-- begin EXCERPTED TEXT --

# SAM THE SKUNK MANS origanal Thai haze/skunk#1 and haze/skunk#1



## Pothead420 (Aug 4, 2008)

has anyone fully grown cured and smoked these strain's is it worth the extra flowering time?


----------



## Pothead420 (Aug 5, 2008)

im gonna bump this cause i would realy like someone to see it who's grown these strains


----------



## Aurora_Indicas_Dad (Aug 5, 2008)

im growing it at the moment.i got 3 of my 5 freebie seeds to germ and sprout. i just put them into 12/12 thursday and they already went from 10-18 inches.i hear theyre monsters.i dont know about how good the buds are.i imagine its some good smoke though..these plants i have going right now have fan leaves the size of my  hands.keep bumpin this til you get a smoke report from someone..im sure theres somebody in here that has grew it.Thanks for startin this thread.-peace


----------



## Pothead420 (Aug 5, 2008)

Aurora_Indicas_Dad said:
			
		

> im growing it at the moment.i got 3 of my 5 freebie seeds to germ and sprout. i just put them into 12/12 thursday and they already went from 10-18 inches.i hear theyre monsters.i dont know about how good the buds are.i imagine its some good smoke though..these plants i have going right now have fan leaves the size of my  hands.keep bumpin this til you get a smoke report from someone..im sure theres somebody in here that has grew it.Thanks for startin this thread.-peace


yeah i got 15 origanal thai haze/skunk#1 and 10 haze/skunk#1 i just hope its like other hazes i smoked like the super silver haze im currently puffin on thanks to one hand washing the other its some bomb and it had a great yeild
but one pheno was more sativa stretchy and fluffy not as good as the rest but i cant wait for it to finish and its only 12 weeks i think:hubba: i like my 8-9 week strains more indica


----------



## Pothead420 (Feb 18, 2009)

Aurora_Indicas_Dad said:
			
		

> im growing it at the moment.i got 3 of my 5 freebie seeds to germ and sprout. i just put them into 12/12 thursday and they already went from 10-18 inches.i hear theyre monsters.i dont know about how good the buds are.i imagine its some good smoke though..these plants i have going right now have fan leaves the size of my  hands.keep bumpin this til you get a smoke report from someone..im sure theres somebody in here that has grew it.Thanks for startin this thread.-peace


hows it going i was just wondering if you have a smoke report on those Skunkman strains.:smoke1: also the Nirvanas Jock Horror, and Aurora Indica all of witch i have any tips on the Nirvana strains are they heavy feeders are they bushy any info is appreciated


----------



## J-NUEZES (Mar 12, 2009)

i grew some last summer, indoors.flowered for 140days and it still kept grow. super strong sativa high... i thought i was going to have a heartattack. it may get yo tired at the end of the high if you mature it very late like i did. i used the males to mate my kali chakra, white satin and a mexican sativa. the male smelled like frootloops... it think?


----------

-- end EXCERPTED TEXT --
-- begin DATASET SECTION --

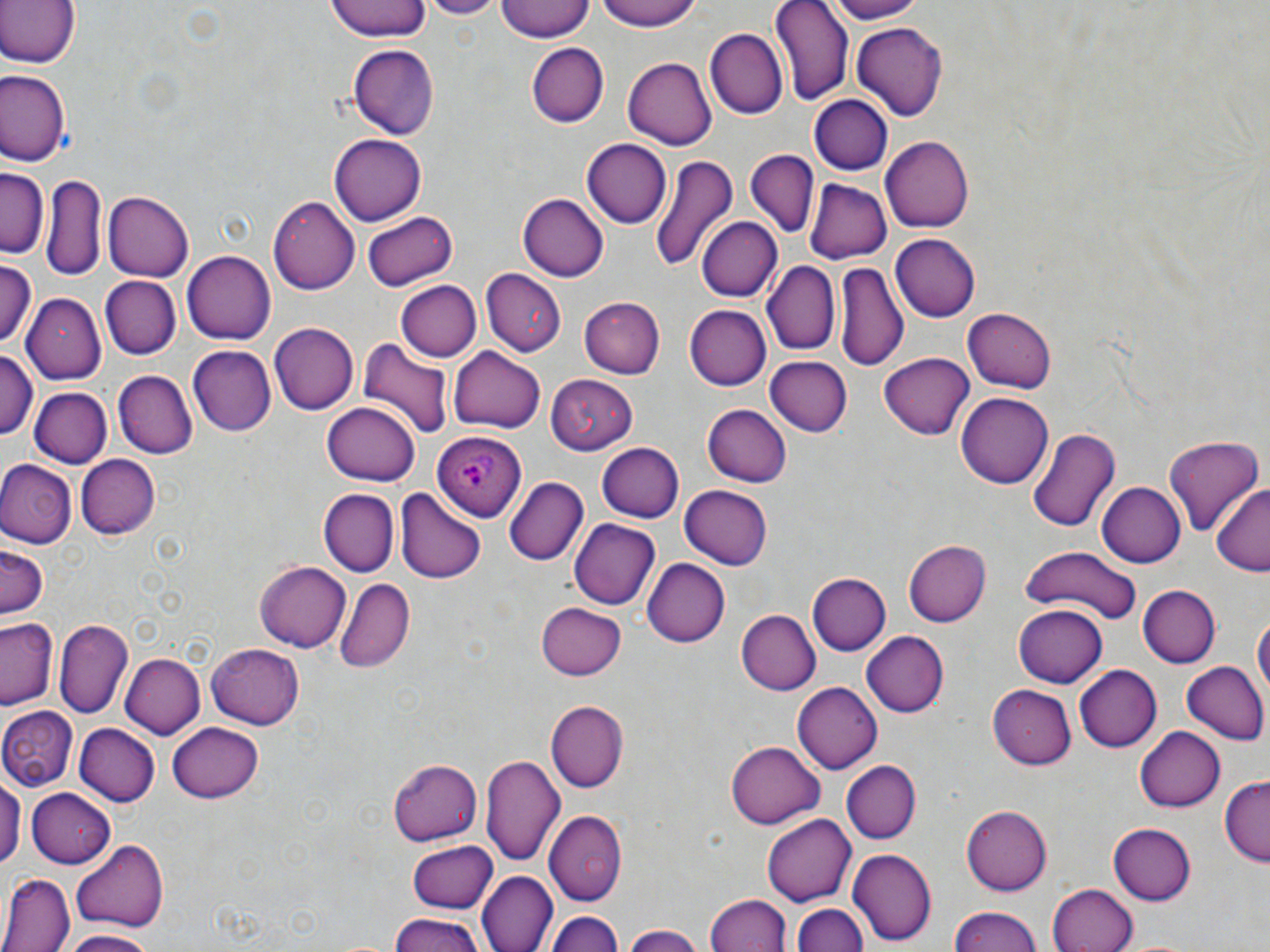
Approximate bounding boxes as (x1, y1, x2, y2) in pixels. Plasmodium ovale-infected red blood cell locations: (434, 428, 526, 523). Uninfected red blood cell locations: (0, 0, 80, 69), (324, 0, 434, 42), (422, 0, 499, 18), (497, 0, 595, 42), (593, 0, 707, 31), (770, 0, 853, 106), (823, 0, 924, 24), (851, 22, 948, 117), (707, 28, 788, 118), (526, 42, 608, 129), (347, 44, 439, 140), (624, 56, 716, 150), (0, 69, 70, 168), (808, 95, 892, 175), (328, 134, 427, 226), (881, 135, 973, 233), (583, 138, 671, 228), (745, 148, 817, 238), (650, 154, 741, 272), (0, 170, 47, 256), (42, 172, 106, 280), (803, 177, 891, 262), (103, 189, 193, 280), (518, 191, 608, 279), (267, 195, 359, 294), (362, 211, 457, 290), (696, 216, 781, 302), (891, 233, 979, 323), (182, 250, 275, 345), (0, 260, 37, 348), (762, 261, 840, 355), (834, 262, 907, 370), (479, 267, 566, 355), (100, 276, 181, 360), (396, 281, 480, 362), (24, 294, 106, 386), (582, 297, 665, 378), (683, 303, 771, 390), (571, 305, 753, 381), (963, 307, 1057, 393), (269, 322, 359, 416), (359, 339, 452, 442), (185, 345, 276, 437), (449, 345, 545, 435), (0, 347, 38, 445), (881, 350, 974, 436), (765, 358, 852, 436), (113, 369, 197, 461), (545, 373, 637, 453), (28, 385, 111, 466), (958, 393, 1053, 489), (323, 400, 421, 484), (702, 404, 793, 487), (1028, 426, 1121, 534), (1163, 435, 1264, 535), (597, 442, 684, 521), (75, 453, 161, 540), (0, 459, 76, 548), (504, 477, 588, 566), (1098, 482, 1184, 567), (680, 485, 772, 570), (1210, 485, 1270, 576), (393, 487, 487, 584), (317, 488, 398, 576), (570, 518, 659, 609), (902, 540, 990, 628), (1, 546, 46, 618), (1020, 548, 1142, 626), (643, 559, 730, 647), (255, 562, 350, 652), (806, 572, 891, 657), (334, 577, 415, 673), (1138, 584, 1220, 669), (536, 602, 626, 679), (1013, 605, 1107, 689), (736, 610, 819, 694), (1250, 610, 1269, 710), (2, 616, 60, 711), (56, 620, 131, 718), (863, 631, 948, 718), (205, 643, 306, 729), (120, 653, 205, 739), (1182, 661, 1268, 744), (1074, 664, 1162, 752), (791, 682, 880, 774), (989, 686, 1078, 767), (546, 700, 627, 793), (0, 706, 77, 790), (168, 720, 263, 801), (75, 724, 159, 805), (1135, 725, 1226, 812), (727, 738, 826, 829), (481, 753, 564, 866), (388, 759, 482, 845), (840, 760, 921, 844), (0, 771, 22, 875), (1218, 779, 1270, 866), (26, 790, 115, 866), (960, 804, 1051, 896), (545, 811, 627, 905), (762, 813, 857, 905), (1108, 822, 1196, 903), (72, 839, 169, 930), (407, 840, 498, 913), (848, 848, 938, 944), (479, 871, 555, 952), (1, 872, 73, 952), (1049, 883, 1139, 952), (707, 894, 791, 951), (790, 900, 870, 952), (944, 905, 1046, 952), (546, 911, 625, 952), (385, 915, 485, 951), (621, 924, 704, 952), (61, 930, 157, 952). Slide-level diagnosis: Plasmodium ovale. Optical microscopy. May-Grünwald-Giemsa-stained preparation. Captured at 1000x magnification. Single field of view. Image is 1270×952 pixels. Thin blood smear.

-- end DATASET SECTION --

§ GIVEN INSTRUCTION:
In the skunk strain thread, how many days did J-NUEZES flower the plants grown indoors? Answer from the skunk strain thread alone, not the listing.

§ WORKED SOLUTION:
140 days.